Social promotion doesn’t work, writes Arthur Levine, president of Teachers College at Columbia, in the New York Times. Neither does flunking students. “Research on the subject is clear: neither social promotion nor holding back students works,” Levine writes. “Leaving students back increases their dropout rate, while using the same methods to teach them the subjects they failed to master the first time does not help them progress. Socially promoted students, meanwhile, are unable to learn more advanced material in the next grade and are more likely to become disruptive, diminishing their classmates’ ability to learn as well.” He advocates flexibility.
There are three steps the school system could take that might quell this fruitless debate and help our children. First, starting from the first days in a classroom, schools could assess all students’ skills – moving ahead students who are beyond their grade level and providing additional instruction to students who are behind. Second, the system could create transitional classes between grades. Thus, the student who would ordinarily be left back in third grade, say, would move into an intermediary third-fourth grade in which the focus would be on remediation in areas of weakness and building on subjects already mastered, instead of repeating the entire grade.
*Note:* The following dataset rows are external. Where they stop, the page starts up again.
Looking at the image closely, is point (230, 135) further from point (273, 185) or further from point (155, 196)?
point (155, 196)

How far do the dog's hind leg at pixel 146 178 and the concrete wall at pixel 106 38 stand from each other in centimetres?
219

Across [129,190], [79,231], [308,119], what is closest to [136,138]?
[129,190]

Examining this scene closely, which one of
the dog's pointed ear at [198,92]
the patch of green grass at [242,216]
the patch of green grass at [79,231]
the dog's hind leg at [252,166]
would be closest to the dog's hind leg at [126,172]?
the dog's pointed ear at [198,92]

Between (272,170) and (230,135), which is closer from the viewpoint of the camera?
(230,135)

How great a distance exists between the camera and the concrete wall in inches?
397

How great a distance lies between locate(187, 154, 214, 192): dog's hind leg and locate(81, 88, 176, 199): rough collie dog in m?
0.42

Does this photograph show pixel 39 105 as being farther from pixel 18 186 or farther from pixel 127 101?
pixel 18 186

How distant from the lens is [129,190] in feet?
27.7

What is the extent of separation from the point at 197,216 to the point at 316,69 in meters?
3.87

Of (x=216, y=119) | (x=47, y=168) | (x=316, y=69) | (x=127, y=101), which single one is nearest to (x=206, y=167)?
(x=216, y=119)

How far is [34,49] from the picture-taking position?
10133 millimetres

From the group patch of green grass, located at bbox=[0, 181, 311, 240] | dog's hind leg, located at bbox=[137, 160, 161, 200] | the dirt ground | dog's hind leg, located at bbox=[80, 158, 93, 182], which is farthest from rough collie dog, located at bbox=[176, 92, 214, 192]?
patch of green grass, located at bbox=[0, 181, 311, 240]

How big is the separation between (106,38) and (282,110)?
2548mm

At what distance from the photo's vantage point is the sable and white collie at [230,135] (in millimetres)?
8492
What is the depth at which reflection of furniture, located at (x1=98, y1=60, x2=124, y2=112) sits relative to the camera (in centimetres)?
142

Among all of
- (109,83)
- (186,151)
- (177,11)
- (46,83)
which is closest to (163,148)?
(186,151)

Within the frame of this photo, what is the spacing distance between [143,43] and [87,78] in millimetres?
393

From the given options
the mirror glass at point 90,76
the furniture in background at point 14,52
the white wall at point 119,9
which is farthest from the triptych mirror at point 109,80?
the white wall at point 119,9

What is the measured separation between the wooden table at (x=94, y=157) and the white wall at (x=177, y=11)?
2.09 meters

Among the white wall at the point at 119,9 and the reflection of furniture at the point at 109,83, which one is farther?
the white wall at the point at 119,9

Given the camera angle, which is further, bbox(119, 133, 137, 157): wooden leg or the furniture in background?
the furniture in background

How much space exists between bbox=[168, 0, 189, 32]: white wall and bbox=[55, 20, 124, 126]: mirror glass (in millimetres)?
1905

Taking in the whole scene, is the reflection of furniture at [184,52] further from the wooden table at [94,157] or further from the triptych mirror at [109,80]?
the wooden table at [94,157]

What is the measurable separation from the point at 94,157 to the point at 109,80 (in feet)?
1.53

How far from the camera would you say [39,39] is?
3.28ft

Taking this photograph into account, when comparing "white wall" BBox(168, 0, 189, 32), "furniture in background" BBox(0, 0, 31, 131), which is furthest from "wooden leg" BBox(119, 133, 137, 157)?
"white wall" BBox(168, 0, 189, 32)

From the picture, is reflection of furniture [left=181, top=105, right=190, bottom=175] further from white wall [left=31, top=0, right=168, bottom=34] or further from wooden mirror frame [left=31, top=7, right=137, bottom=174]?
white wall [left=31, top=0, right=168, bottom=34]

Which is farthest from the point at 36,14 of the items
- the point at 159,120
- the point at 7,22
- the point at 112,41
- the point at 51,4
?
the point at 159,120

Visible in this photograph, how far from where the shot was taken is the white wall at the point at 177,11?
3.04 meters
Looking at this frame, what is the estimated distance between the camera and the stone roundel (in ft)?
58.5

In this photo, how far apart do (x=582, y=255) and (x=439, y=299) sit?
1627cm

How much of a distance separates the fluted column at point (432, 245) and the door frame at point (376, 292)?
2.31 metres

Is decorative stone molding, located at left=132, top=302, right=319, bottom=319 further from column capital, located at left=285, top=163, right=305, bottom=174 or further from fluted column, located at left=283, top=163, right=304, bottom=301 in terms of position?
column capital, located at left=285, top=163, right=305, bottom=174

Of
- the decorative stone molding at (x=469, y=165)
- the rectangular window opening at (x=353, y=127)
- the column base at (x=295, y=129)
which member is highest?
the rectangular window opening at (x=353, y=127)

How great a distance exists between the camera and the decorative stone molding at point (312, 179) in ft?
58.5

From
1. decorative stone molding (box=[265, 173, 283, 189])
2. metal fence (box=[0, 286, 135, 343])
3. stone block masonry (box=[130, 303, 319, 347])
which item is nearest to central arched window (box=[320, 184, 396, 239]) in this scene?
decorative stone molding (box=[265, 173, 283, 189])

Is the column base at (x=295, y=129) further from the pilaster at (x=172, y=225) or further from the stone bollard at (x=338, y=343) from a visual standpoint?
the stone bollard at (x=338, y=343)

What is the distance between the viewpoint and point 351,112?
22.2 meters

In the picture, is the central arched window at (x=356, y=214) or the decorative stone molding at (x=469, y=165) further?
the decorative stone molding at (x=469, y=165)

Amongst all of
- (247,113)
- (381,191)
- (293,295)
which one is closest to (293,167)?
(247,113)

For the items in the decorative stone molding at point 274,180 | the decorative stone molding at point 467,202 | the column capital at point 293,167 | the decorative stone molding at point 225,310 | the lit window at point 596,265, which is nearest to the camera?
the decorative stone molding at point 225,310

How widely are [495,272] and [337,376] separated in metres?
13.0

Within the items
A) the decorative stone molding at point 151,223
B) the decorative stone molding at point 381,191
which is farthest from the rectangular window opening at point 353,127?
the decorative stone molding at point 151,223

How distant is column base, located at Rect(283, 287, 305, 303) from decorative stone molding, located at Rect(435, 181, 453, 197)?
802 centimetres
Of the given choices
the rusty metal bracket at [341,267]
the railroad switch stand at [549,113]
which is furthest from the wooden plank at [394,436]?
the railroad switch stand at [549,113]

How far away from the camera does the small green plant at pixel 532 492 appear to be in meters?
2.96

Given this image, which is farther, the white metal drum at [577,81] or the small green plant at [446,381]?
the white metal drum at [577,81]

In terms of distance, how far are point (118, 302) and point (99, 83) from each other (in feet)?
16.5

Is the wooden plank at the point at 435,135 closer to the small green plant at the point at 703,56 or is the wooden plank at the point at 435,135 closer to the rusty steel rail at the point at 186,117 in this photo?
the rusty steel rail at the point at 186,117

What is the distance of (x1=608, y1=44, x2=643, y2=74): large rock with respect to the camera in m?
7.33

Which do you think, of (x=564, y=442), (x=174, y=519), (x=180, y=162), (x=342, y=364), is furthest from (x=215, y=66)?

Third, the school system could extend the school day or academic year for all students, allowing advanced students to take enrichment classes and lagging students to do additional work in areas in which they learn more slowly.
If we abandon grouping students by age and grade, fast learners might finish school in 10 years; slow learners might need 14 years.
Education Gadfly likes the idea, but says it needs to be backed by “high standards, rigorous assessment, and strict results-driven accountability.”